Top of Available data
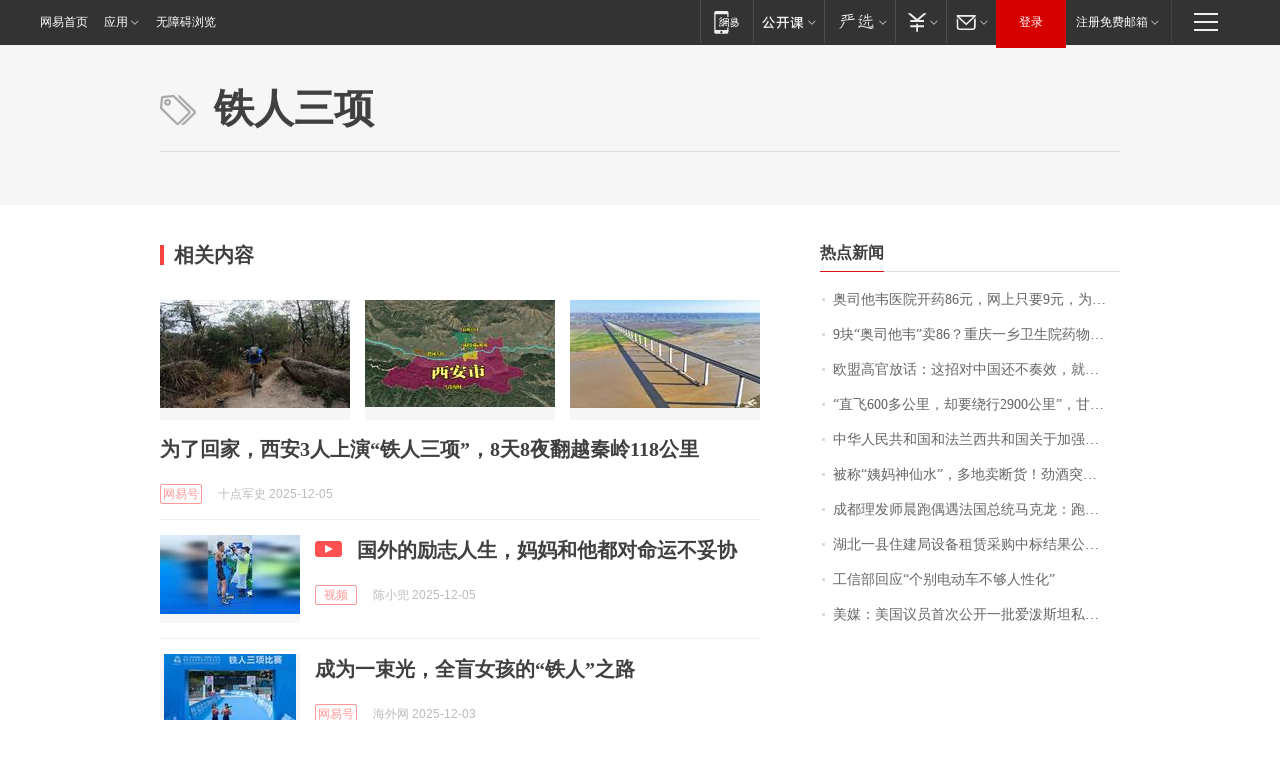

--- FILE ---
content_type: application/x-javascript
request_url: https://news.163.com/special/00015BLB/keywordindex_hot.js?_=1764995562763&callback=callback
body_size: 1159
content:
callback({
date: "2025-12-06 12:15:57",
news:[
		        	{
		"title":"\u5965\u53F8\u4ED6\u97E6\u533B\u9662\u5F00\u836F\u0038\u0036\u5143\uFF0C\u7F51\u4E0A\u53EA\u8981\u0039\u5143\uFF0C\u4E3A\u4F55\u552E\u4EF7\u5DEE\u8FD1\u0039\u500D\uFF1F\u536B\u5065\u59D4\u3001\u5382\u5546\u56DE\u5E94",
        "time":"2025.12.06 12:00:00",
		"link":"https://www.163.com/dy/article/KFVC9J7T051492T3.html",
	}
      	         ,
        	{
		"title":"\u0039\u5757\u201C\u5965\u53F8\u4ED6\u97E6\u201D\u5356\u0038\u0036\uFF1F\u91CD\u5E86\u4E00\u4E61\u536B\u751F\u9662\u836F\u7269\u552E\u4EF7\u88AB\u8D28\u7591\uFF0C\u536B\u751F\u9662\uFF1A\u8FDB\u4EF7\u591A\u5C11\u5C31\u5356\u591A\u5C11",
        "time":"2025.12.06 12:00:00",
		"link":"https://www.163.com/dy/article/KFST8LL70534P59R.html",
	}
      	         ,
        	{
		"title":"\u6B27\u76DF\u9AD8\u5B98\u653E\u8BDD\uFF1A\u8FD9\u62DB\u5BF9\u4E2D\u56FD\u8FD8\u4E0D\u594F\u6548\uFF0C\u5C31\u62FF\u51FA\u201C\u6838\u6B66\u5668\u201D",
        "time":"2025.12.06 12:00:00",
		"link":"https://www.163.com/dy/article/KFVGH8850001899O.html",
	}
      	         ,
        	{
		"title":"\u201C\u76F4\u98DE\u0036\u0030\u0030\u591A\u516C\u91CC\uFF0C\u5374\u8981\u7ED5\u884C\u0032\u0039\u0030\u0030\u516C\u91CC\u201D\uFF0C\u7518\u8083\u7F8A\u8089\u5BC4\u5230\u6210\u90FD\uFF0C\u5FEB\u9012\u4E3A\u5565\u7ED5\u9053\u5357\u4EAC\uFF1F\u0045\u004D\u0053\u56DE\u5E94\uFF0C\u4E1A\u5185\uFF1A\u5F88\u591A\u5FEB\u9012\u90FD\u8FD9\u6837",
        "time":"2025.12.06 12:00:00",
		"link":"https://www.163.com/dy/article/KFV5Q4FA0512B07B.html",
	}
      	         ,
        	{
		"title":"\u4E2D\u534E\u4EBA\u6C11\u5171\u548C\u56FD\u548C\u6CD5\u5170\u897F\u5171\u548C\u56FD\u5173\u4E8E\u52A0\u5F3A\u5168\u7403\u6CBB\u7406\u7684\u8054\u5408\u58F0\u660E",
        "time":"2025.12.06 12:00:00",
		"link":"https://www.163.com/dy/article/KG121Q4D000189PS.html",
	}
      	         ,
        	{
		"title":"\u88AB\u79F0\u201C\u59E8\u5988\u795E\u4ED9\u6C34\u201D\uFF0C\u591A\u5730\u5356\u65AD\u8D27\uFF01\u52B2\u9152\u7A81\u7136\u7206\u706B\uFF0C\u65B0\u589E\u0034\u0030\u0030\u4E07\u5973\u7C89\uFF0C\u6709\u5E97\u4E3B\u79F0\u201C\u7F3A\u8D27\u5FEB\u4E00\u4E2A\u6708\u4E86\u201D\uFF0C\u4F46\u533B\u751F\u53D1\u51FA\u8B66\u544A\u2192",
        "time":"2025.12.06 12:00:00",
		"link":"https://www.163.com/dy/article/KFVAMO4O0512B07B.html",
	}
      	         ,
        	{
		"title":"\u6210\u90FD\u7406\u53D1\u5E08\u6668\u8DD1\u5076\u9047\u6CD5\u56FD\u603B\u7EDF\u9A6C\u514B\u9F99\uFF1A\u8DD1\u7B2C\u4E00\u5708\u6CA1\u8BA4\u51FA\u6765\uFF0C\u7B2C\u4E8C\u5708\u76F8\u9047\u5BF9\u65B9\u4E3B\u52A8\u6253\u62DB\u547C",
        "time":"2025.12.06 12:00:00",
		"link":"https://www.163.com/dy/article/KG1F5TPI053469LG.html",
	}
      	         ,
        	{
		"title":"\u6E56\u5317\u4E00\u53BF\u4F4F\u5EFA\u5C40\u8BBE\u5907\u79DF\u8D41\u91C7\u8D2D\u4E2D\u6807\u7ED3\u679C\u516C\u544A\uFF0C\u8BC4\u5BA1\u5C0F\u7EC4\u0035\u4EBA\u7684\u540D\u5B57\u6765\u81EA\u767E\u5EA6\u6587\u5E93\uFF1F\u5F53\u5730\u56DE\u5E94",
        "time":"2025.12.06 12:00:00",
		"link":"https://www.163.com/dy/article/KFUBBI920534P59R.html",
	}
      	         ,
        	{
		"title":"\u5DE5\u4FE1\u90E8\u56DE\u5E94\u201C\u4E2A\u522B\u7535\u52A8\u8F66\u4E0D\u591F\u4EBA\u6027\u5316\u201D",
        "time":"2025.12.06 12:00:00",
		"link":"https://www.163.com/dy/article/KG0H2DOT0519DDQ2.html",
	}
      	         ,
        	{
		"title":"\u7F8E\u5A92\uFF1A\u7F8E\u56FD\u8BAE\u5458\u9996\u6B21\u516C\u5F00\u4E00\u6279\u7231\u6CFC\u65AF\u5766\u79C1\u4EBA\u5C9B\u5C7F\u7684\u7167\u7247\u4E0E\u89C6\u9891",
        "time":"2025.12.06 12:00:00",
		"link":"https://www.163.com/dy/article/KFU7BGTV0514R9OJ.html",
	}
      ],
photos: [
		]
})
Bottom of Available data
◆ Exercise details ◆
Return the full listing above exactly as written, and omit the pictures.

◆ Task response ◆
--- FILE ---
content_type: application/x-javascript
request_url: https://news.163.com/special/00015BLB/keywordindex_hot.js?_=1764995562763&callback=callback
body_size: 1159
content:
callback({
date: "2025-12-06 12:15:57",
news:[
		        	{
		"title":"\u5965\u53F8\u4ED6\u97E6\u533B\u9662\u5F00\u836F\u0038\u0036\u5143\uFF0C\u7F51\u4E0A\u53EA\u8981\u0039\u5143\uFF0C\u4E3A\u4F55\u552E\u4EF7\u5DEE\u8FD1\u0039\u500D\uFF1F\u536B\u5065\u59D4\u3001\u5382\u5546\u56DE\u5E94",
        "time":"2025.12.06 12:00:00",
		"link":"https://www.163.com/dy/article/KFVC9J7T051492T3.html",
	}
      	         ,
        	{
		"title":"\u0039\u5757\u201C\u5965\u53F8\u4ED6\u97E6\u201D\u5356\u0038\u0036\uFF1F\u91CD\u5E86\u4E00\u4E61\u536B\u751F\u9662\u836F\u7269\u552E\u4EF7\u88AB\u8D28\u7591\uFF0C\u536B\u751F\u9662\uFF1A\u8FDB\u4EF7\u591A\u5C11\u5C31\u5356\u591A\u5C11",
        "time":"2025.12.06 12:00:00",
		"link":"https://www.163.com/dy/article/KFST8LL70534P59R.html",
	}
      	         ,
        	{
		"title":"\u6B27\u76DF\u9AD8\u5B98\u653E\u8BDD\uFF1A\u8FD9\u62DB\u5BF9\u4E2D\u56FD\u8FD8\u4E0D\u594F\u6548\uFF0C\u5C31\u62FF\u51FA\u201C\u6838\u6B66\u5668\u201D",
        "time":"2025.12.06 12:00:00",
		"link":"https://www.163.com/dy/article/KFVGH8850001899O.html",
	}
      	         ,
        	{
		"title":"\u201C\u76F4\u98DE\u0036\u0030\u0030\u591A\u516C\u91CC\uFF0C\u5374\u8981\u7ED5\u884C\u0032\u0039\u0030\u0030\u516C\u91CC\u201D\uFF0C\u7518\u8083\u7F8A\u8089\u5BC4\u5230\u6210\u90FD\uFF0C\u5FEB\u9012\u4E3A\u5565\u7ED5\u9053\u5357\u4EAC\uFF1F\u0045\u004D\u0053\u56DE\u5E94\uFF0C\u4E1A\u5185\uFF1A\u5F88\u591A\u5FEB\u9012\u90FD\u8FD9\u6837",
        "time":"2025.12.06 12:00:00",
		"link":"https://www.163.com/dy/article/KFV5Q4FA0512B07B.html",
	}
      	         ,
        	{
		"title":"\u4E2D\u534E\u4EBA\u6C11\u5171\u548C\u56FD\u548C\u6CD5\u5170\u897F\u5171\u548C\u56FD\u5173\u4E8E\u52A0\u5F3A\u5168\u7403\u6CBB\u7406\u7684\u8054\u5408\u58F0\u660E",
        "time":"2025.12.06 12:00:00",
		"link":"https://www.163.com/dy/article/KG121Q4D000189PS.html",
	}
      	         ,
        	{
		"title":"\u88AB\u79F0\u201C\u59E8\u5988\u795E\u4ED9\u6C34\u201D\uFF0C\u591A\u5730\u5356\u65AD\u8D27\uFF01\u52B2\u9152\u7A81\u7136\u7206\u706B\uFF0C\u65B0\u589E\u0034\u0030\u0030\u4E07\u5973\u7C89\uFF0C\u6709\u5E97\u4E3B\u79F0\u201C\u7F3A\u8D27\u5FEB\u4E00\u4E2A\u6708\u4E86\u201D\uFF0C\u4F46\u533B\u751F\u53D1\u51FA\u8B66\u544A\u2192",
        "time":"2025.12.06 12:00:00",
		"link":"https://www.163.com/dy/article/KFVAMO4O0512B07B.html",
	}
      	         ,
        	{
		"title":"\u6210\u90FD\u7406\u53D1\u5E08\u6668\u8DD1\u5076\u9047\u6CD5\u56FD\u603B\u7EDF\u9A6C\u514B\u9F99\uFF1A\u8DD1\u7B2C\u4E00\u5708\u6CA1\u8BA4\u51FA\u6765\uFF0C\u7B2C\u4E8C\u5708\u76F8\u9047\u5BF9\u65B9\u4E3B\u52A8\u6253\u62DB\u547C",
        "time":"2025.12.06 12:00:00",
		"link":"https://www.163.com/dy/article/KG1F5TPI053469LG.html",
	}
      	         ,
        	{
		"title":"\u6E56\u5317\u4E00\u53BF\u4F4F\u5EFA\u5C40\u8BBE\u5907\u79DF\u8D41\u91C7\u8D2D\u4E2D\u6807\u7ED3\u679C\u516C\u544A\uFF0C\u8BC4\u5BA1\u5C0F\u7EC4\u0035\u4EBA\u7684\u540D\u5B57\u6765\u81EA\u767E\u5EA6\u6587\u5E93\uFF1F\u5F53\u5730\u56DE\u5E94",
        "time":"2025.12.06 12:00:00",
		"link":"https://www.163.com/dy/article/KFUBBI920534P59R.html",
	}
      	         ,
        	{
		"title":"\u5DE5\u4FE1\u90E8\u56DE\u5E94\u201C\u4E2A\u522B\u7535\u52A8\u8F66\u4E0D\u591F\u4EBA\u6027\u5316\u201D",
        "time":"2025.12.06 12:00:00",
		"link":"https://www.163.com/dy/article/KG0H2DOT0519DDQ2.html",
	}
      	         ,
        	{
		"title":"\u7F8E\u5A92\uFF1A\u7F8E\u56FD\u8BAE\u5458\u9996\u6B21\u516C\u5F00\u4E00\u6279\u7231\u6CFC\u65AF\u5766\u79C1\u4EBA\u5C9B\u5C7F\u7684\u7167\u7247\u4E0E\u89C6\u9891",
        "time":"2025.12.06 12:00:00",
		"link":"https://www.163.com/dy/article/KFU7BGTV0514R9OJ.html",
	}
      ],
photos: [
		]
})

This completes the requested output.